DOSYALAR GELDİĞİ GİBİ GİTTİ

İktidar yandaşları, bir yandan geleceğin (Sanki Allah’la da anlaşmaları var) Genelkurmay Başkanı Necdet Özel’in “hakkının” nasıl korunduğunu ballandıra ballandıra anlatıp, öbür yandan bir yakalama kararıyla onlarca subayın “hakkının yenmesinden” duydukları sevincin, teamüllerin alt-üst edilmesinin ve YAŞ’ta hiçbir ihraç olmamasının tadını çıkara dursunlar…

Haklarıdır!.. Zira askeri kulislerde konuşulanlar, sevinçlerinin hiç de sebepsiz olmadığını gösteriyor.

İddialara göre, “ihraç dosyaları” özellikle bu defa öyle yok eşi başörtülü, yok namaz kılıyor falan değil, enikonu yıllar süren araştırmalardan sonra, bir kuyumcu titizliği ile hazırlanmış. Cemaat-tarikat bağlantıları, somut şekilde belgelenip, YAŞ’a gönderilmiş.

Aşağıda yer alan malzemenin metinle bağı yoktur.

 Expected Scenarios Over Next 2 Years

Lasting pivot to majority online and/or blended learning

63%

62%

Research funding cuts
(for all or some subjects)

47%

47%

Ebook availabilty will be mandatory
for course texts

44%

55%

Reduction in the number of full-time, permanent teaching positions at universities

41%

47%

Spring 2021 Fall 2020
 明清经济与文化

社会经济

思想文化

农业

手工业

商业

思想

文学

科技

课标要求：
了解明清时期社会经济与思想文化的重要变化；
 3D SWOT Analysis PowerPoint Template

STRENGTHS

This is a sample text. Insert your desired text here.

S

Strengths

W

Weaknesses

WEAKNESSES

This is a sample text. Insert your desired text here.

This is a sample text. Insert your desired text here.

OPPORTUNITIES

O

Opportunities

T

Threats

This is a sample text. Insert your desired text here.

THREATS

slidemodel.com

Gel gör ki Karargah, dosyaları geldiği gibi, ilgili birime iade ettirmiş. Dahası bu inceleme ve araştırmayı yapanlar da o günlerde “izne” çıkarttırılmış!..

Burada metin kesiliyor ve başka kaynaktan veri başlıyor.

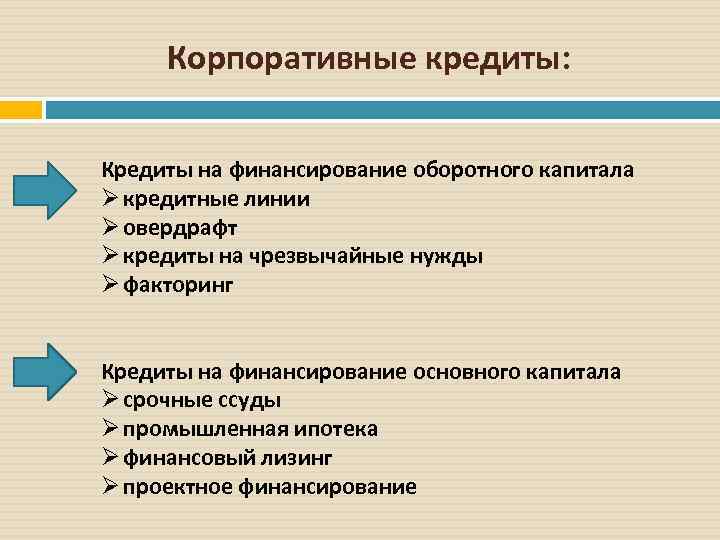 Корпоративные кредиты:

Кредиты на финансирование оборотного капитала
➢ кредитные линии
➢ овердрафт
➢ кредиты на чрезвычайные нужды
➢ факторинг

Кредиты на финансирование основного капитала
➢ срочные ссуды
➢ промышленная ипотека
➢ финансовый лизинг
➢ проектное финансирование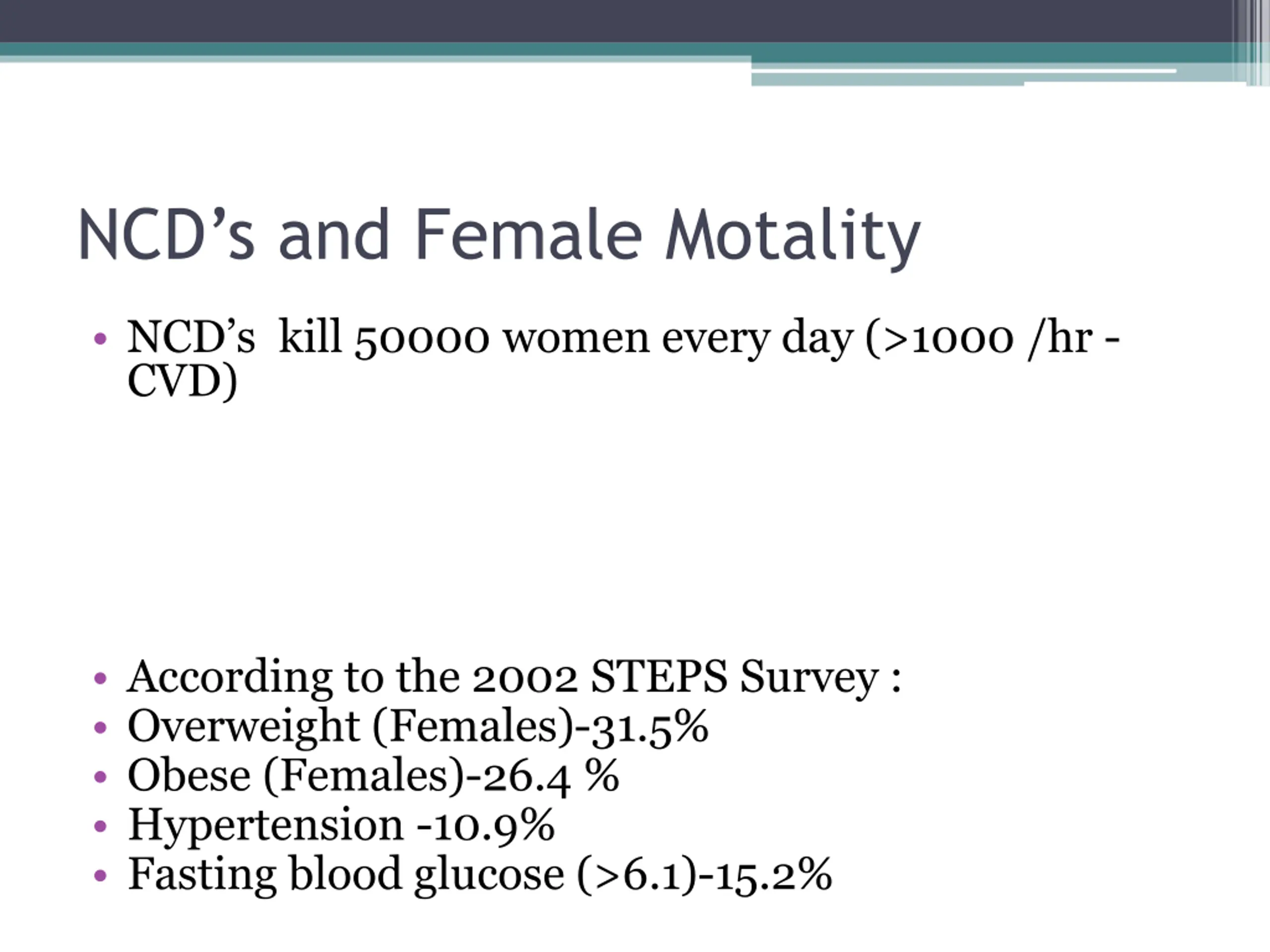 NCD’s and Female Motality

• NCD’s kill 50000 women every day (>1000 /hr - CVD)

• According to the 2002 STEPS Survey :
• Overweight (Females)-31.5%
• Obese (Females)-26.4 %
• Hypertension -10.9%
• Fasting blood glucose (>6.1)-15.2%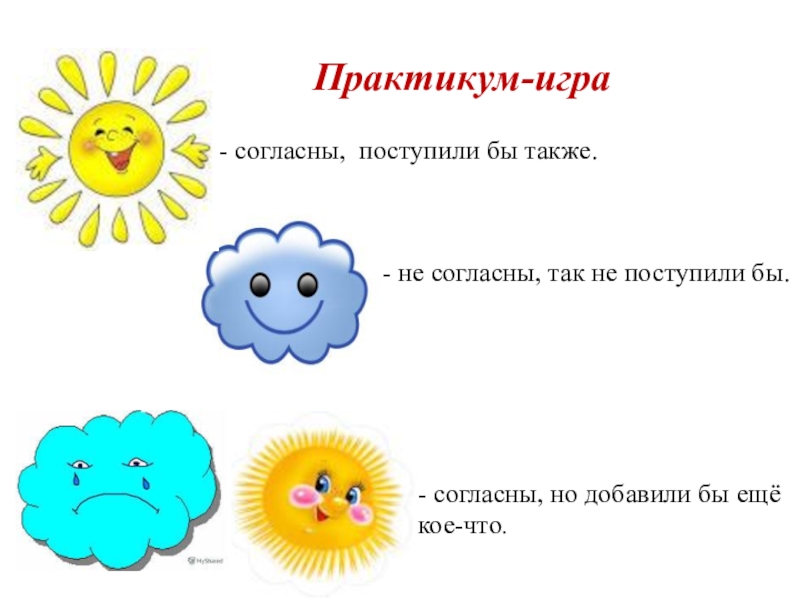 Практикум-игра

- согласны, поступили бы также.

- не согласны, так не поступили бы.

MyShared

- согласны, но добавили бы ещё кое-что.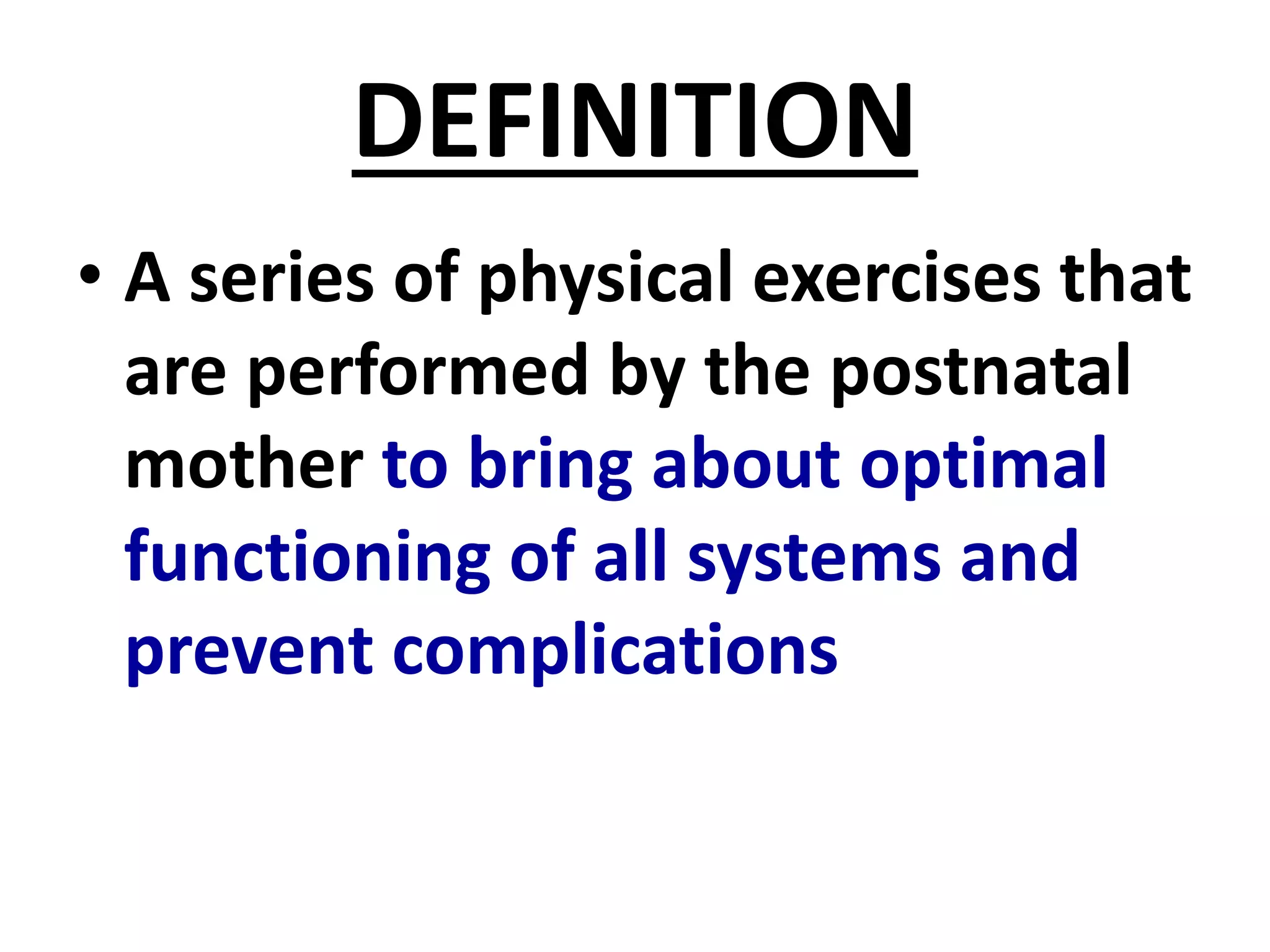 DEFINITION

• A series of physical exercises that are performed by the postnatal mother to bring about optimal functioning of all systems and prevent complications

Doğru mudur? Doğruysa, niye? İktidarla daha fazla “restleşmemek” için mi? İleride bazı komutanların başı iyice “derde” sokulmasın diye mi? Yoksa Kıvanç/Koru ve Gülerce’nin iddia ettiği gibi referandumun “akıbeti” görüldüğünden mi?

Bilemeyiz, aklımız da ermez!.. Ama Genelkurmay Başkanı Orgeneral Başbuğ’un 14 Nisan 2009’da Harbiyelileri şöyle seslendiğini unutmadık:

“Bugün bazı cemaatler, öncelikle bir ekonomik güç olmaya ve daha sonra da sosyo-politik yaşamı biçimlendirmeye, dine bağlı bir tek tip yaşam tarzı olarak sosyal kimliklerini ortaya koymaya çalışmaktadırlar. İşte sorun da buradadır. Sorun, dinin ve dinî duyguların kendi amaçları için, alet ve araç olarak kullanılmasıdır. Bu gerçeği 1927’de gören ATATÜRK, konuya ilişkin görüşlerini Nutuk’ta şöyle ifade etmiştir: “Daha önce olduğu gibi, bugün de, milletlerin bilgisizliğinden ve bağnazlığından yararlanarak, bin bir türlü siyasi ve kişisel amaç ve çıkar sağlamak için, dini alet ve araç olarak kullanmak girişiminde bulunanların, içeride ve dışarıda varlığı, bizi bu konuda söz söylemekten, ne yazık ki, henüz uzak bulundurmuyor”…”

“Dinsel cemaatler kapalı ve içe dönüktür. Cemaate giriş ve çıkış çok farklı dinamiklere bağlıdır. Bu koşullar altında, dinsel cemaatlerin, hele çıkar çevresinde örgütlenmişse, sivil toplum hareketi olduğunu öne sürmek çok güçtür… İşte bu tip bazı cemaatler hedeflerine ulaşmada, kendileri için en büyük engel olarak Türk Silahlı Kuvvetleri’ni görmektedir. Bunun için de her fırsattan istifade ederek, destekleyicilerinin de yardımıyla Türk Silahlı Kuvvetleri aleyhine faaliyetlerde bulunmaktadırlar. Bu yapılanlara karşı, hukuk devleti kapsamında Türk Silahlı Kuvvetlerinin tepkisiz ve etkisiz kalacağını düşünmek ise büyük yanılgıdır…”

15 ay içinde ne “söz”, ne “tepki”, ne “ihraç” kaldı!.. Başbuğ yine de, “Koca 1 yılımı yediler” diye yakındı.